[Stored items]
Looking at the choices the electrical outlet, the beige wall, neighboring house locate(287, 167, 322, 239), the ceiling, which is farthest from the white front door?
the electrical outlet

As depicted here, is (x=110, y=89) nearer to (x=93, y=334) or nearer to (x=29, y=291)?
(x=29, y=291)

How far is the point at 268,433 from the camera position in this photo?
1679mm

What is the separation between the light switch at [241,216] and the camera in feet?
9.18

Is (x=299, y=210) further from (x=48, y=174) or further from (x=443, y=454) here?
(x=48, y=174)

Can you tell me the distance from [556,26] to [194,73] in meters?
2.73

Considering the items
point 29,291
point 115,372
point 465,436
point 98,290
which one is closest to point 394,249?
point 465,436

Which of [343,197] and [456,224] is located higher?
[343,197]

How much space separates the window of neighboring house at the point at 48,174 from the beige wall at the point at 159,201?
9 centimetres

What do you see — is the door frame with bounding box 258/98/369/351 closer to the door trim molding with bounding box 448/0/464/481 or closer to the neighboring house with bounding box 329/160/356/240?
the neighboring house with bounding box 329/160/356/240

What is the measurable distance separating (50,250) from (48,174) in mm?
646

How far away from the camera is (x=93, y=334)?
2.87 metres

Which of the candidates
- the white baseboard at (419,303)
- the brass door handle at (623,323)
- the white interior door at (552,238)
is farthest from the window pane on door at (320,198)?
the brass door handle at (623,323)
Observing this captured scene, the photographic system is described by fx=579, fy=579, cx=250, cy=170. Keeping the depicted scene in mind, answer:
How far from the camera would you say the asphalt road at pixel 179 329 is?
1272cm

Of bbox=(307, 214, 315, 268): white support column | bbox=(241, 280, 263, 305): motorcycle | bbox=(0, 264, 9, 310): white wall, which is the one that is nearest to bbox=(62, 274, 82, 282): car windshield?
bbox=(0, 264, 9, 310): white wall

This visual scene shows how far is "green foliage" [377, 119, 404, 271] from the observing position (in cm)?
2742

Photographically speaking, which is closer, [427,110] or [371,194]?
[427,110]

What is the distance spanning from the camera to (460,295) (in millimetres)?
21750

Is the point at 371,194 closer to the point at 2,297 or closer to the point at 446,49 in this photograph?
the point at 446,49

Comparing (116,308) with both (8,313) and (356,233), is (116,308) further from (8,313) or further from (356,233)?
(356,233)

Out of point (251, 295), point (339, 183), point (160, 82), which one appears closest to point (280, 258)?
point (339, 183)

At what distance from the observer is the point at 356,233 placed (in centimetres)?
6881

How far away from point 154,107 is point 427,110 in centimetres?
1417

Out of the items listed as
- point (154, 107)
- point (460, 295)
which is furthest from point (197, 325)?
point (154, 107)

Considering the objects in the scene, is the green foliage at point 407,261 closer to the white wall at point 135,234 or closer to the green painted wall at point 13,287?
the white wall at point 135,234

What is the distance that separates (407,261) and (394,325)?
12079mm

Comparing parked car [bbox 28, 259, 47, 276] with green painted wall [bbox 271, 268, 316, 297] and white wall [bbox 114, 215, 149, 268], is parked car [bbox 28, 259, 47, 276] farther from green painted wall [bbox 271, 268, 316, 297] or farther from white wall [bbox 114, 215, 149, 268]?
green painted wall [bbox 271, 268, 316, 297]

* Exercise requirements
Reproduce every row above word for word, changing nothing.

* Exercise answer
Looking at the choices the electrical outlet, the beige wall, neighboring house locate(287, 167, 322, 239), the ceiling, which is farthest from the white front door?
the electrical outlet

As depicted here, is (x=110, y=89) nearer to (x=93, y=334) or nearer to (x=29, y=291)?
(x=29, y=291)

How far is the point at 268,433 from the camera position in this photo?
1679mm

What is the separation between the light switch at [241,216] and the camera in feet?
9.18

Is (x=299, y=210) further from (x=48, y=174) or further from (x=443, y=454) here?
(x=48, y=174)

Can you tell me the distance from [556,26] to [194,73] in meters?
2.73

Considering the items
point 29,291
point 115,372
point 465,436
point 98,290
which one is closest to point 394,249?
point 465,436

Which of [343,197] and [456,224] is located higher?
[343,197]

How much space separates the window of neighboring house at the point at 48,174 from the beige wall at the point at 159,201?
9 centimetres

What do you see — is the door frame with bounding box 258/98/369/351 closer to the door trim molding with bounding box 448/0/464/481 or closer to the neighboring house with bounding box 329/160/356/240?
the neighboring house with bounding box 329/160/356/240

What is the measurable distance separating (50,250) from (48,174) in mm?
646

How far away from the camera is (x=93, y=334)?
2.87 metres

Which of the candidates
- the white baseboard at (419,303)
- the brass door handle at (623,323)
- the white interior door at (552,238)
is farthest from the window pane on door at (320,198)?
the brass door handle at (623,323)
Observing this captured scene, the photographic system is described by fx=579, fy=579, cx=250, cy=170. Keeping the depicted scene in mind, answer:
How far from the camera would you say the asphalt road at pixel 179 329 is?
1272cm

Of bbox=(307, 214, 315, 268): white support column | bbox=(241, 280, 263, 305): motorcycle | bbox=(0, 264, 9, 310): white wall, which is the one that is nearest to bbox=(62, 274, 82, 282): car windshield?
bbox=(0, 264, 9, 310): white wall

This visual scene shows how far is "green foliage" [377, 119, 404, 271] from the observing position (in cm)?
2742

Photographically speaking, which is closer, [427,110] or [371,194]?
[427,110]

What is the distance spanning from the camera to (460,295) (in millimetres)?
21750

Is the point at 371,194 closer to the point at 2,297 or closer to the point at 446,49 in this photograph?
the point at 446,49

Comparing (116,308) with both (8,313) and (356,233), is (116,308) further from (8,313) or further from (356,233)?
(356,233)

Out of point (251, 295), point (339, 183), point (160, 82), which one appears closest to point (280, 258)?
point (339, 183)

At what distance from the observer is the point at 356,233 placed (in centimetres)?
6881

How far away from point 154,107 is point 427,110 in centimetres?
1417

Out of the items listed as
- point (154, 107)
- point (460, 295)
which is furthest from point (197, 325)?
point (154, 107)

Considering the objects in the scene, is the green foliage at point 407,261 closer to the white wall at point 135,234 or closer to the green painted wall at point 13,287?
the white wall at point 135,234

What is the distance that separates (407,261) and (394,325)?
12079mm

Comparing parked car [bbox 28, 259, 47, 276] with green painted wall [bbox 271, 268, 316, 297] and white wall [bbox 114, 215, 149, 268], is parked car [bbox 28, 259, 47, 276] farther from green painted wall [bbox 271, 268, 316, 297] or farther from white wall [bbox 114, 215, 149, 268]?
green painted wall [bbox 271, 268, 316, 297]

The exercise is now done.